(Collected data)

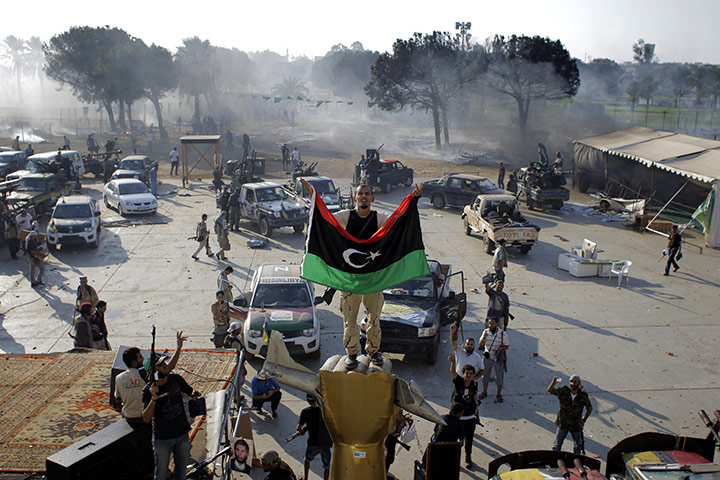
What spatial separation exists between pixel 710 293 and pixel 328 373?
47.4 feet

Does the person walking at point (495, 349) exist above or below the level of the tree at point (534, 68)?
below

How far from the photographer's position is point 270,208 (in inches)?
824

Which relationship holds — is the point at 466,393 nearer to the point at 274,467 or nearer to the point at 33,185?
the point at 274,467

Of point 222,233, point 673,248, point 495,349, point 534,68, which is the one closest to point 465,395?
point 495,349

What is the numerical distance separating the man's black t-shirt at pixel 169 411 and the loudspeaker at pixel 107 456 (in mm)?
399

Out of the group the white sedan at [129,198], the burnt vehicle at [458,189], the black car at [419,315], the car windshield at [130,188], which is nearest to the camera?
the black car at [419,315]

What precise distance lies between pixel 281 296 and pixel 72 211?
35.9 ft

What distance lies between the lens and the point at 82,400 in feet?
26.1

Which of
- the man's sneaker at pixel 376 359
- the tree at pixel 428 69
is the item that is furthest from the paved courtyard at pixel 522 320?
the tree at pixel 428 69

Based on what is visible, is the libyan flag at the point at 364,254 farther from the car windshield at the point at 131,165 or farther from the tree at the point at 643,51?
the tree at the point at 643,51

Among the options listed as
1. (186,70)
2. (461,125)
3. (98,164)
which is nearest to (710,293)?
(98,164)

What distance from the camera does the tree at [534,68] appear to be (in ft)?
143

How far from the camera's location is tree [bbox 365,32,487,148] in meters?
46.3

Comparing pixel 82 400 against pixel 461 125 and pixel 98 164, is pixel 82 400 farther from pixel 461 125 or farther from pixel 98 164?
pixel 461 125
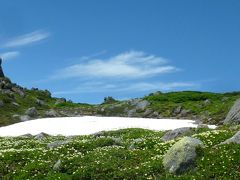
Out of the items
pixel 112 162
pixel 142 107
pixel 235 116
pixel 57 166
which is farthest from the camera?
pixel 142 107

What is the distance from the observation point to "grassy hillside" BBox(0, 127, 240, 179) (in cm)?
2495

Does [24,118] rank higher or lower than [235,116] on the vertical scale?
higher

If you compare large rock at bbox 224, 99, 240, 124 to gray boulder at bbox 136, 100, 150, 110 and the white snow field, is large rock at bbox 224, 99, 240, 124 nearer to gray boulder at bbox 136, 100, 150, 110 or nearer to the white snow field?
the white snow field

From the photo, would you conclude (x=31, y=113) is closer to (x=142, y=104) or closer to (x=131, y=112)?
(x=131, y=112)

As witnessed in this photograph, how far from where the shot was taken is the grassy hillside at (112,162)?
982 inches

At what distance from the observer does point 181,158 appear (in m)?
25.5

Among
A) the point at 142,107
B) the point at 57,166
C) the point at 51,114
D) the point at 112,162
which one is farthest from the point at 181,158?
the point at 142,107

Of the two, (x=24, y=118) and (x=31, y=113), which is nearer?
(x=24, y=118)

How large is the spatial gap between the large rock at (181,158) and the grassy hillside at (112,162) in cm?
38

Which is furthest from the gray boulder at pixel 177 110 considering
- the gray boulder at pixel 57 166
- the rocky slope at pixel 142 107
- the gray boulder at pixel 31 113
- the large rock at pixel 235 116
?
the gray boulder at pixel 57 166

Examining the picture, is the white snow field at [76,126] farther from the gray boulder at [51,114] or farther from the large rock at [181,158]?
the large rock at [181,158]

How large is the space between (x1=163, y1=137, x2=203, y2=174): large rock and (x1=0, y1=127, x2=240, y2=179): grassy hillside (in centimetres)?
38

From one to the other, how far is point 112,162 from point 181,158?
4.75 metres

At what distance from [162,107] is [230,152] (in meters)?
79.8
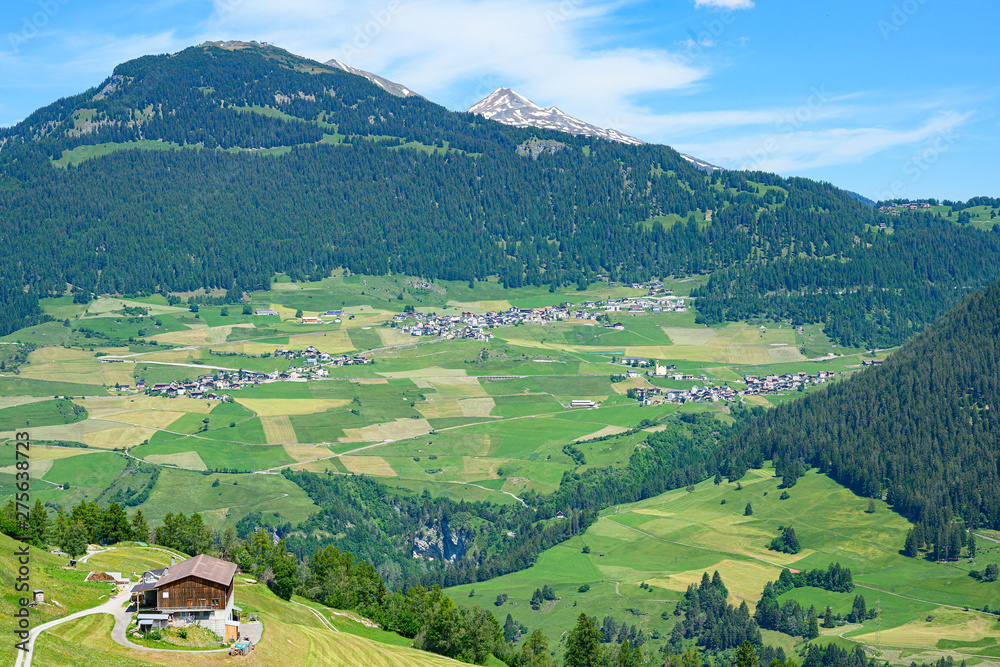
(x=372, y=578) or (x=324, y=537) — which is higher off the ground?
(x=372, y=578)

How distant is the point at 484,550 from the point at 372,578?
84557 millimetres

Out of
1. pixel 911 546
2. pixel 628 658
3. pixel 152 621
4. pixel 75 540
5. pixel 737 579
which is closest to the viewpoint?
pixel 152 621

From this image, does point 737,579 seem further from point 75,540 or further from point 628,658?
point 75,540

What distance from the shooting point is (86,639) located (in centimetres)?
6072

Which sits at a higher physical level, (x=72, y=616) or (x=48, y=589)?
(x=48, y=589)

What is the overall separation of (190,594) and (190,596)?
0.13 meters

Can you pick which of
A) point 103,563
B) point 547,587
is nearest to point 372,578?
point 103,563

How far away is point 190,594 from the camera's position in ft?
213

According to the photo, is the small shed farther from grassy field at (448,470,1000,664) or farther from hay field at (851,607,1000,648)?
hay field at (851,607,1000,648)

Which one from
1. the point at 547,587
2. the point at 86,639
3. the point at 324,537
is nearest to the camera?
the point at 86,639

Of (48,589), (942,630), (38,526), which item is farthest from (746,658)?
(38,526)

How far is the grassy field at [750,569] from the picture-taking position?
14550 cm

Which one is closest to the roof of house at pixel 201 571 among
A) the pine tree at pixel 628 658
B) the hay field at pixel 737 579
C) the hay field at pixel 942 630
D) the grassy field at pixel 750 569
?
the pine tree at pixel 628 658

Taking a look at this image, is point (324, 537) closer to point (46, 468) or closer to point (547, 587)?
point (547, 587)
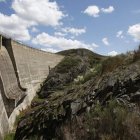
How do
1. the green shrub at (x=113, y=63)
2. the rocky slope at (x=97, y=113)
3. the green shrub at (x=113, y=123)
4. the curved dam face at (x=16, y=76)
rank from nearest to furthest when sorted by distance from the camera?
the green shrub at (x=113, y=123), the rocky slope at (x=97, y=113), the green shrub at (x=113, y=63), the curved dam face at (x=16, y=76)

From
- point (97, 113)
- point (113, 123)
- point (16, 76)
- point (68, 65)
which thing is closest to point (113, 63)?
point (97, 113)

REQUIREMENT: Retype the data above exactly; pictures are not part of the copy.

WRITTEN SOLUTION:
What spatial separation exists between pixel 710 293 and pixel 328 373?
47.4 feet

Does the person walking at point (495, 349) exist above or below the level of the tree at point (534, 68)?
below

How far from the photographer's position is point 270,208 (in inches)?
824

Which relationship holds — is the point at 466,393 nearer to the point at 274,467 or nearer to the point at 33,185?
the point at 274,467

Of point 222,233, point 673,248, point 495,349, point 534,68, which is the one closest to point 465,395?
point 495,349

What is the numerical distance separating the man's black t-shirt at pixel 169 411 and the loudspeaker at pixel 107 456 (in mm)?
399

Out of the group the white sedan at [129,198], the burnt vehicle at [458,189], the black car at [419,315], the car windshield at [130,188], which is nearest to the camera?
the black car at [419,315]

What precise distance lies between pixel 281 296 and pixel 72 211?
35.9 ft

What distance lies between the lens and the point at 82,400 in feet?
26.1

Which of
- the man's sneaker at pixel 376 359
- the tree at pixel 428 69
is the item that is furthest from the paved courtyard at pixel 522 320?
the tree at pixel 428 69

Based on what is visible, is the libyan flag at the point at 364,254 farther from the car windshield at the point at 131,165 or farther from the tree at the point at 643,51?
the tree at the point at 643,51

Among the options listed as
1. (186,70)
2. (461,125)
3. (98,164)
which is nearest to (710,293)?
(98,164)

What distance from the camera does the tree at [534,68] appear to be (in ft)?
143

How far from the camera's location is tree [bbox 365,32,487,148] in meters?
46.3

Comparing pixel 82 400 against pixel 461 125 and pixel 98 164, is pixel 82 400 farther from pixel 461 125 or farther from pixel 98 164?
pixel 461 125
Out of the items
pixel 112 162
pixel 142 107
pixel 235 116
pixel 57 166
which is farthest from the camera?
pixel 142 107

What is the distance from the observation point to "grassy hillside" BBox(0, 127, 240, 179) (in cm)?
2495

Does [24,118] rank higher or lower than [235,116] on the vertical scale?
higher

If you compare large rock at bbox 224, 99, 240, 124 to gray boulder at bbox 136, 100, 150, 110 and the white snow field, is large rock at bbox 224, 99, 240, 124 nearer to gray boulder at bbox 136, 100, 150, 110 or nearer to the white snow field?
the white snow field

From the photo, would you conclude (x=31, y=113) is closer to (x=142, y=104) or closer to (x=131, y=112)?
(x=131, y=112)

As witnessed in this photograph, how far from where the shot was taken is the grassy hillside at (112,162)?
982 inches

At what distance from the observer does point 181,158 appear (in m)?
25.5

Among
A) the point at 142,107
B) the point at 57,166
C) the point at 51,114
D) the point at 112,162
which one is farthest from the point at 181,158?
the point at 142,107

Of the two, (x=24, y=118) and (x=31, y=113), which is nearer?
(x=24, y=118)

How large is the spatial gap between the large rock at (181,158) and the grassy hillside at (112,162) in cm?
38

Which is furthest from the gray boulder at pixel 177 110 considering
- the gray boulder at pixel 57 166
- the rocky slope at pixel 142 107
- the gray boulder at pixel 31 113
- the large rock at pixel 235 116
?
the gray boulder at pixel 57 166

Examining the picture, is the white snow field at [76,126] farther from the gray boulder at [51,114] or farther from the large rock at [181,158]?
the large rock at [181,158]

How large is the space between (x1=163, y1=137, x2=203, y2=174): large rock and (x1=0, y1=127, x2=240, y2=179): grassy hillside (in centimetres)?
38

From one to the other, how far is point 112,162 from point 181,158?
4.75 metres

At what distance from [162,107] is [230,152] (in meters)?
79.8
(x=372, y=578) or (x=324, y=537) — which is higher off the ground?
(x=372, y=578)

How distant is the point at 484,550 from the point at 372,578?
84557 millimetres

Out of
1. pixel 911 546
2. pixel 628 658
3. pixel 152 621
4. pixel 75 540
5. pixel 737 579
which is closest to the viewpoint?
pixel 152 621

From this image, does point 737,579 seem further from point 75,540 or further from point 628,658?
point 75,540

What distance from the shooting point is (86,639) located (in centimetres)?
6072

Which sits at a higher physical level, (x=72, y=616) or (x=48, y=589)?
(x=48, y=589)

What is the overall separation of (190,594) and (190,596)?
0.13 meters

Can you pick which of
A) point 103,563
B) point 547,587
is nearest to point 372,578?
point 103,563

How far away is point 190,594 from the camera's position in ft?
213

According to the photo, is the small shed farther from grassy field at (448,470,1000,664) or farther from hay field at (851,607,1000,648)?
hay field at (851,607,1000,648)

Which one from
1. the point at 547,587
2. the point at 86,639
3. the point at 324,537
is nearest to the camera?
the point at 86,639

Of (48,589), (942,630), (38,526), which item is farthest from (746,658)?
(38,526)

How far is the grassy field at [750,569] from the picture-taking position?
14550 cm

Which one is closest to the roof of house at pixel 201 571 among
A) the pine tree at pixel 628 658
B) the hay field at pixel 737 579
C) the hay field at pixel 942 630
D) the grassy field at pixel 750 569
?
the pine tree at pixel 628 658

Taking a look at this image, is point (324, 537) closer to point (46, 468) or closer to point (547, 587)?
point (547, 587)
How do
1. the green shrub at (x=113, y=63)
2. the rocky slope at (x=97, y=113)
3. the green shrub at (x=113, y=123)
4. the curved dam face at (x=16, y=76)
rank from nearest to furthest when sorted by distance from the camera?
the green shrub at (x=113, y=123), the rocky slope at (x=97, y=113), the green shrub at (x=113, y=63), the curved dam face at (x=16, y=76)

From
- point (97, 113)
- point (113, 123)
- point (16, 76)
- point (68, 65)
which thing is closest to point (113, 63)?
point (97, 113)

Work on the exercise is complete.